I
Pjotr Iwanytsch1 an Iwan Petrowitsch
Gnädiger Herr und allerteuerster Freund,
bester Iwan Petrowitsch!
Also, nun jage ich, um es einmal so auszudrücken, schon volle drei Tage hinter Ihnen her, mein allerteuerster Freund, habe ich mit Ihnen doch eine Frage von höchster Dringlichkeit zu erörtern, treffe Sie aber nirgends an. Meine liebe Frau erlaubte sich gestern, als wir unserem guten Semjon Alexejitsch unsere Aufwartung machten, gar einen Scherz auf Ihre Kosten, indem sie bemerkte, Sie beide, also Sie, mein Freund, und Ihre Tatjana Petrowna, gäben unterdessen ein rechtes Vagabundenpaar ab: Noch keine drei Monate verheiratet, und schon retirieren Sie von Heim und Herd. Wir haben schallend gelacht – aus reinster, aufrichtigster Zuneigung Ihnen gegenüber, versteht sich –, indes, mein unschätzbarster Freund, Sie haben mir nicht nur die Gelegenheit gegeben, herzhaft zu lachen, sondern mir auch ordentlich die Füße wund zu laufen. Da sagt mir Semjon Alexejitsch, bestimmt seien Sie im Klubraum der «Vereinigten Gesellschaft», wegen des Balls. Lasse ich also meine Frau bei der Gemahlin Semjon Alexejitschs zurück, um allein in die «Vereinigte Gesellschaft» zu sausen. Wenn’s nicht zum Heulen wäre, würd ich ja grad drüber lachen! Denn malen Sie sich doch meine Lage aus: Ich allein auf dem Ball, ganz ohne meine Frau! Iwan Andrejitsch, dem ich im Foyer in die Arme lief, hat bei meinem Anblick denn auch prompt geschlussfolgert, eine merkwürdige Leidenschaft für Tanzveranstaltungen habe mich gepackt, und mich beim Ärmel gefasst und wollte mich schon zu einem Tanzball der Jugend schleifen, wobei er in einem fort versicherte, er bekomme in der «Vereinigten Gesellschaft» keine Luft, ein junger Mensch wie er könne sich hier nicht austoben und dass ihm von all dem Patschuli und Reseda2 schon der Kopf schmerze. Ich entdecke weder Sie noch Tatjana Petrowna. Da behauptet Iwan Andrejitsch steif und fest und schwört sogar, dass Sie ganz bestimmt im Alexandra-Theater3 seien, um sich «Verstand schafft Leiden» anzusehen.
Sause ich also ins Alexandra-Theater: Da sind Sie aber auch nicht.

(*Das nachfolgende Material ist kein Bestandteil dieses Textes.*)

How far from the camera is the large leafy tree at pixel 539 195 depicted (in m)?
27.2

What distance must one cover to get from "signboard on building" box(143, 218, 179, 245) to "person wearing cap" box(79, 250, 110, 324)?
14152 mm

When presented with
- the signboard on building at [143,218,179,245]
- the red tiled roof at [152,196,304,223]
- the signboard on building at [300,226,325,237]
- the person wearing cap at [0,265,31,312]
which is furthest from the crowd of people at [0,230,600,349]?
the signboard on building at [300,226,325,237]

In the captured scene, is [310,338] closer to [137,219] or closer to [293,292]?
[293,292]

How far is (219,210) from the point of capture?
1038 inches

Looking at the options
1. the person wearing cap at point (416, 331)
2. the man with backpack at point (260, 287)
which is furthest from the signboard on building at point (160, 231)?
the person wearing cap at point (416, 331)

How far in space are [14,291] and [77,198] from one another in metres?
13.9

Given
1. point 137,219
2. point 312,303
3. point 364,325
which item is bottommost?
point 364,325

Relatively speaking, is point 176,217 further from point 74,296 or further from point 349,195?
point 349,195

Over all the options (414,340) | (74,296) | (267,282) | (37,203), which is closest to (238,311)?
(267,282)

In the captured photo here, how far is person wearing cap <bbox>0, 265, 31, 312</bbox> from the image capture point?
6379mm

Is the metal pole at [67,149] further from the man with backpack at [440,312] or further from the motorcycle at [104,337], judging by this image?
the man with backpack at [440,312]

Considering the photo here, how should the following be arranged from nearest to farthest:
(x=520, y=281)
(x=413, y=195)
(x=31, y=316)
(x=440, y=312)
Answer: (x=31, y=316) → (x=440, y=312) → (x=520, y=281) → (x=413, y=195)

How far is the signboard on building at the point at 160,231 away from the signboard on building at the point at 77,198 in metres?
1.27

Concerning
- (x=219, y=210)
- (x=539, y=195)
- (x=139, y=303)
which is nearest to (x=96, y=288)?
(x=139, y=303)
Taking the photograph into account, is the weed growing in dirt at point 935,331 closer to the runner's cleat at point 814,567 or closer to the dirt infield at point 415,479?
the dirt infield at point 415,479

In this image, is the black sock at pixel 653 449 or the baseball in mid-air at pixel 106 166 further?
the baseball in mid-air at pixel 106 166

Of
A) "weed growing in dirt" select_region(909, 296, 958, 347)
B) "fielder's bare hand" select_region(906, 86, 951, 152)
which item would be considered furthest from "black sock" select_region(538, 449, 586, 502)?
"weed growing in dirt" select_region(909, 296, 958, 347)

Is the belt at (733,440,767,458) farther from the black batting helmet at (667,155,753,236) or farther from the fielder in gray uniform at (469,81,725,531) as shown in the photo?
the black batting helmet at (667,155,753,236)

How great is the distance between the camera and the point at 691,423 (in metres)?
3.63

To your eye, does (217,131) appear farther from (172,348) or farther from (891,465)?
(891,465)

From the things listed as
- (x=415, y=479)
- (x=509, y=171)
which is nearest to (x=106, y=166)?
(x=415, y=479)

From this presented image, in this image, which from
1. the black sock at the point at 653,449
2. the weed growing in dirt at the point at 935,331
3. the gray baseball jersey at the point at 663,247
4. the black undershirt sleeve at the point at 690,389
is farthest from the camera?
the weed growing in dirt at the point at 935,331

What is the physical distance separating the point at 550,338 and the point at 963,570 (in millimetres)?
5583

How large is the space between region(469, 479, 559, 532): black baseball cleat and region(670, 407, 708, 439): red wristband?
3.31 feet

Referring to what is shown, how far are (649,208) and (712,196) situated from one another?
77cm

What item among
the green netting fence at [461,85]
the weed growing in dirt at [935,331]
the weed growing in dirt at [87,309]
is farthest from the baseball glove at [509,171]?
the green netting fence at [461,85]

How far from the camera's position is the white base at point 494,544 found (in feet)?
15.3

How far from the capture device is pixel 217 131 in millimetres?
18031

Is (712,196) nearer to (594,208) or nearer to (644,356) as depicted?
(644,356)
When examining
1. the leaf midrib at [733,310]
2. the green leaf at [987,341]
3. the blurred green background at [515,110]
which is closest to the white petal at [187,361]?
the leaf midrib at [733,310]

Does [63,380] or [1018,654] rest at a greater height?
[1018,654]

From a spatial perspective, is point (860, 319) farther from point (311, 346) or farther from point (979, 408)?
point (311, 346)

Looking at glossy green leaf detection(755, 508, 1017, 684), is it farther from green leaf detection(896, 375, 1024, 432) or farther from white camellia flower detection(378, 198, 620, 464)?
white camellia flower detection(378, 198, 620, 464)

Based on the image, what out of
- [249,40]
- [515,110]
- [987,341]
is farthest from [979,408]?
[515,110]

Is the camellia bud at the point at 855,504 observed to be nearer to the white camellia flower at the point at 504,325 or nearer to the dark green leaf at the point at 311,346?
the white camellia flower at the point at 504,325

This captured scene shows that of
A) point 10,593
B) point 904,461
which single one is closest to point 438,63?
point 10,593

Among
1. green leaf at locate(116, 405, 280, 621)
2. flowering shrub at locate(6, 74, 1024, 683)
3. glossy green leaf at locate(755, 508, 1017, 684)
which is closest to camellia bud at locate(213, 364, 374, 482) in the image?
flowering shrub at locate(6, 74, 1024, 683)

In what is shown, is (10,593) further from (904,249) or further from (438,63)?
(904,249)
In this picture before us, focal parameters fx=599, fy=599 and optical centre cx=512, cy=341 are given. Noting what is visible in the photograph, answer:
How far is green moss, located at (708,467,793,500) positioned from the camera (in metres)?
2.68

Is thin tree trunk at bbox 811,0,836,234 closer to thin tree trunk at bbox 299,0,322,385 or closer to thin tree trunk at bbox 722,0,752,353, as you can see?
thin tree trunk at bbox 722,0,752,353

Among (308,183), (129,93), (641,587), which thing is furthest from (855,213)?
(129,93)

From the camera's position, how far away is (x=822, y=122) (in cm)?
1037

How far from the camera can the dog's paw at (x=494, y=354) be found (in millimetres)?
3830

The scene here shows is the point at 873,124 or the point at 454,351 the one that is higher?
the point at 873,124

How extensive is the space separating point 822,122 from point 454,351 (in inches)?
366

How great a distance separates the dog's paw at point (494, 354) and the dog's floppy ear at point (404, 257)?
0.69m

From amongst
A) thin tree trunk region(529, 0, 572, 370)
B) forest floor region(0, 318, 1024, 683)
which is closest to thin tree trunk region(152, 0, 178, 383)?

Heute Morgen habe ich mir dann gedacht, dass ich Sie bei Tschistoganow finde – aber auch da keine Spur von Ihnen. Tschistoganow schickt mich zu den Perepalkins – und wieder nichts. Kurz und gut, ich war völlig am Ende. Aber sagen Sie selbst, ist das ein Wunder nach all der Rennerei?! Jetzt schreibe ich Ihnen (etwas anderes bleibt mir ja nicht übrig!). Mein Anliegen ist beileibe nicht literarischer Natur (Sie verstehen). Besser ließe sich das alles unter vier Augen klären, denn ich habe dringend einiges mit Ihnen zu besprechen, noch dazu möglichst bald, weshalb ich Sie und Tatjana Petrowna heute zum Tee und auf eine kleine abendliche Unterhaltung zu mir bitten möchte. Meine liebe Anna Michailowna wird von Ihrem Besuch über die Maßen erfreut sein. Und ich wäre Ihnen aufrichtig oder, wie man so sagt, bis ins Grab verbunden.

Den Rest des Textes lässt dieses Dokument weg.